# [Given problem]
Extract the passage from the text on judicial reviews of planning decisions between "Through a judicial" and "The Irish Examiner.", inclusive, copying it word for word.

# [Text provided]
** begin **

One of the most well known cases occurred at St Paul’s College, in Raheny, Dublin, where local residents opposed a development of 657 residential units on the site at St Anne’s Park.
Through a judicial review, they challenged ABP’s decision to grant planning permission in the High Court. The judge ruled in favour of the challenge and the board’s decision was struck down. ABP appealed this decision, but their appeal failed earlier this year.
In 2012, 17 decisions by An Bord Pleanála were subject to judicial review. This had risen to 41 in 2018. Two years later – in 2020 – there were over 2,600 planning decisions made by ABP and 83 judicial reviews taken.
This increased to a new record of 95 judicial reviews last year, according to figures released recently to Ó Broin and reported by The Irish Examiner.
Though the frequent use of judicial reviews has been criticised by Government and construction industry representative groups as slowing down development, an analysis of completed cases shows that a significant majority are decided in favour of the challengers.

** end **

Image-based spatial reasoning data
** begin **

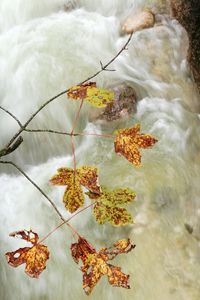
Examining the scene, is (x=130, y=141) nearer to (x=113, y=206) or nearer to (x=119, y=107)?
(x=113, y=206)

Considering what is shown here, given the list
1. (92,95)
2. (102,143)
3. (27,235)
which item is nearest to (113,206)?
(27,235)

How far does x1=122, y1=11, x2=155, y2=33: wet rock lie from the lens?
18.4 feet

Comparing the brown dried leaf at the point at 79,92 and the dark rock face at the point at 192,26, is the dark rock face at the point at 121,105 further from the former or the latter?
the brown dried leaf at the point at 79,92

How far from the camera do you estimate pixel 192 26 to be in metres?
5.13

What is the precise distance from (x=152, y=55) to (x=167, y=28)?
0.52 metres

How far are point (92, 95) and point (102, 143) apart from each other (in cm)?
270

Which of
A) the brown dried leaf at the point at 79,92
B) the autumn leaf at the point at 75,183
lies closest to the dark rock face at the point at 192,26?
the brown dried leaf at the point at 79,92

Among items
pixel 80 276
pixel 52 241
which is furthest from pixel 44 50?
pixel 80 276

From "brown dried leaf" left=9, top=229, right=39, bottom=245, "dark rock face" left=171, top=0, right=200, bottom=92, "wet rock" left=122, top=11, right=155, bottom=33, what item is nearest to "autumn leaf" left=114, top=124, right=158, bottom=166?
"brown dried leaf" left=9, top=229, right=39, bottom=245

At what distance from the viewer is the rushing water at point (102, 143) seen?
11.0 ft

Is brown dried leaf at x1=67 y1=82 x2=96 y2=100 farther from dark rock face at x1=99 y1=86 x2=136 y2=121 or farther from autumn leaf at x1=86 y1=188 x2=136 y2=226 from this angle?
dark rock face at x1=99 y1=86 x2=136 y2=121

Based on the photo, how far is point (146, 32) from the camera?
5.51 m

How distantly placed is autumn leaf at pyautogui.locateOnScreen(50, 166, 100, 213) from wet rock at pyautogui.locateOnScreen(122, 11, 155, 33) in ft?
14.5

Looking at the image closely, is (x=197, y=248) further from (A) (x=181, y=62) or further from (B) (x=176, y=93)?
(A) (x=181, y=62)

** end **

# [Answer to the exercise]
Through a judicial review, they challenged ABP’s decision to grant planning permission in the High Court. The judge ruled in favour of the challenge and the board’s decision was struck down. ABP appealed this decision, but their appeal failed earlier this year.
In 2012, 17 decisions by An Bord Pleanála were subject to judicial review. This had risen to 41 in 2018. Two years later – in 2020 – there were over 2,600 planning decisions made by ABP and 83 judicial reviews taken.
This increased to a new record of 95 judicial reviews last year, according to figures released recently to Ó Broin and reported by The Irish Examiner.